Paul Dean of IGN described the videos as an analysis of sexism that, while possibly "difficult to swallow" for some video game players, did not attack gaming itself but only "disappointing" stories in games. Maddy Myers of Paste stated that Sarkeesian faces difficulties due to the unrealistic expectations and intense scrutiny placed on her and other female video game critics. Writing in Entertainment Weekly, Joshua Rivera said the series "illustrates in painstaking detail" video game designers' penchant for using violence against women as narrative shorthand, calling it "lazy storytelling", and said Sarkeesian's work is valuable because "as video games mature as a medium, they need to be held to the kind of scrutiny we hold other art forms to."

Chicago Sun-Times columnist Neil Steinberg wrote that Sarkeesian's attackers effectively deter legitimate critique of her work, as many commentators are wary of being associated with the harassment. Ian Bogost and Anna Anthropy have also observed that the abuse directed at Sarkeesian makes it harder for legitimate criticism of her work to be heard.

Speaking about "Women as Background Decoration", Steinberg wrote that Sarkeesian cites no evidence for her claims that video games facilitate violence against women, though he commended her activism in combating sexism. Noah Berlatsky wrote in Newsweek that some sex workers have objected to Sarkeesian's discussions of video game portrayals of their industry, particularly her use of terminology that they believe plays into the objectification she criticizes. Cathy Young wrote in RealClearPolitics that the Tropes vs. Women videos are "full of selective and skewed analysis" that overlooks evidence that may challenge Sarkeesian's arguments.

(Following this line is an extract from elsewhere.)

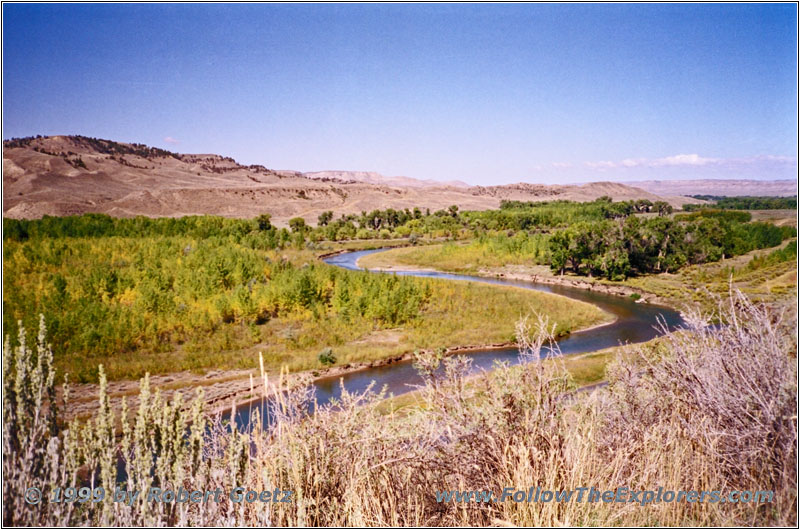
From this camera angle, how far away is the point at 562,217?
64750 mm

Tropes vs. Womens claim that women characters fit narrow roles in Arkane Studios's 2012 game Dishonored initially made the studio defensive, but led the team to realize that the game's female characters were solely servants, prostitutes, witches, queens, girls, or mistresses, though this was not their intention. As a result, the development team decided to expand Emily Kaldwin's role as a playable main character in Dishonored 2.